Exercise goal:
Give the records below again exactly, and exclude each picture.
···
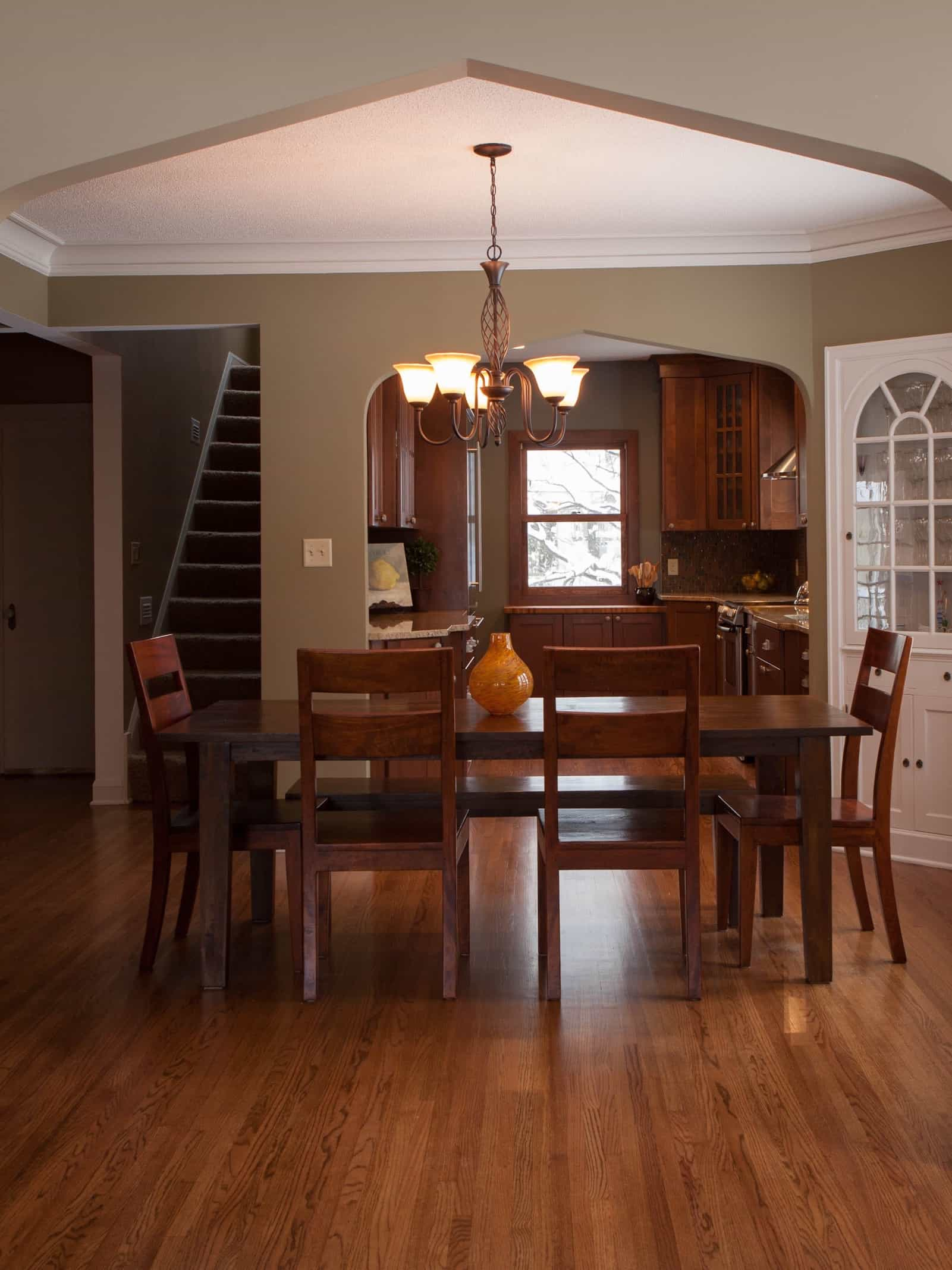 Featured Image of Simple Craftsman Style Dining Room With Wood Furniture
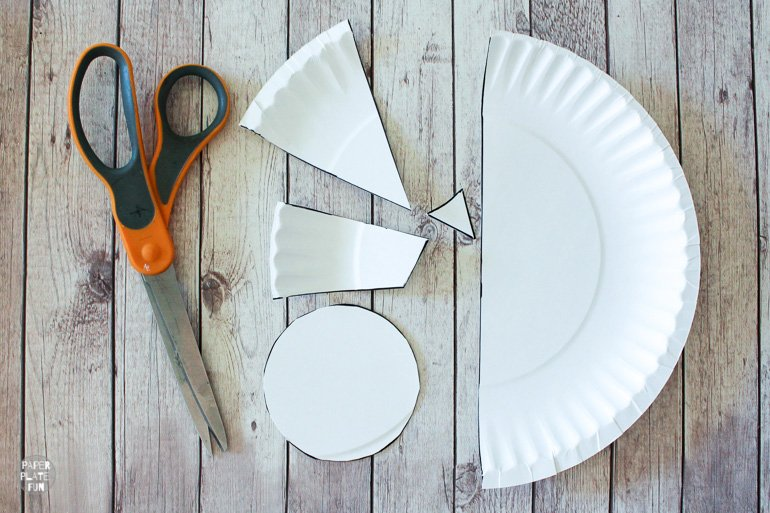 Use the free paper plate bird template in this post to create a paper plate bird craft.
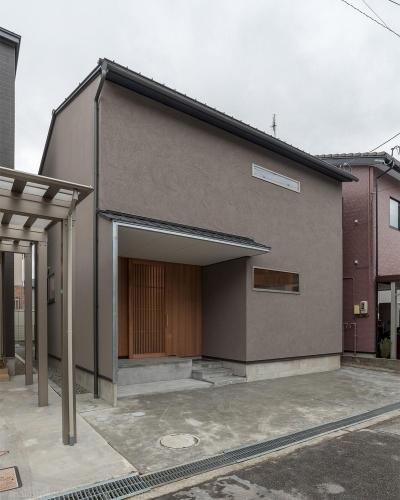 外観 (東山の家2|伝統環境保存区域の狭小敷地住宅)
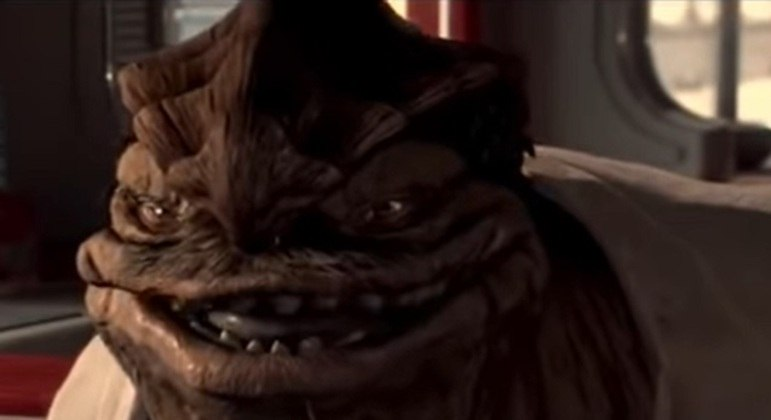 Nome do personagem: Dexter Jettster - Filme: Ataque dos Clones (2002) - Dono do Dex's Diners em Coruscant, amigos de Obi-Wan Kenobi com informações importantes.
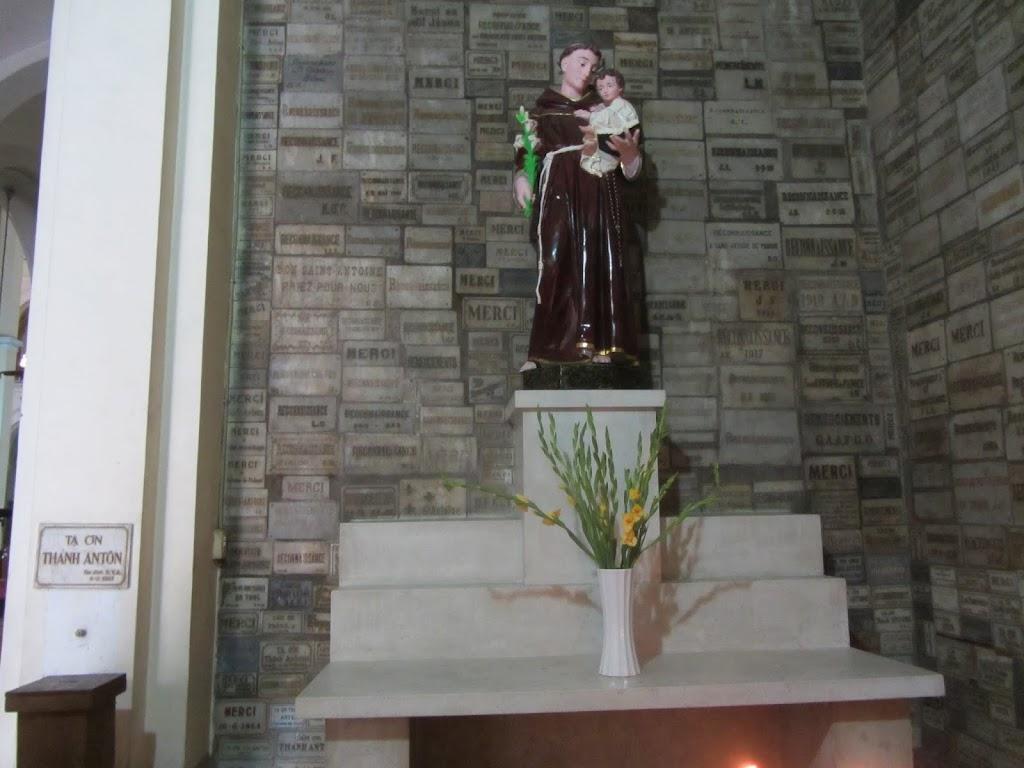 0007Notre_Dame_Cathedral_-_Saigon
···
Answer to this problem:
 Featured Image of Simple Craftsman Style Dining Room With Wood Furniture
 Use the free paper plate bird template in this post to create a paper plate bird craft.
 外観 (東山の家2|伝統環境保存区域の狭小敷地住宅)
 Nome do personagem: Dexter Jettster - Filme: Ataque dos Clones (2002) - Dono do Dex's Diners em Coruscant, amigos de Obi-Wan Kenobi com informações importantes.
 0007Notre_Dame_Cathedral_-_Saigon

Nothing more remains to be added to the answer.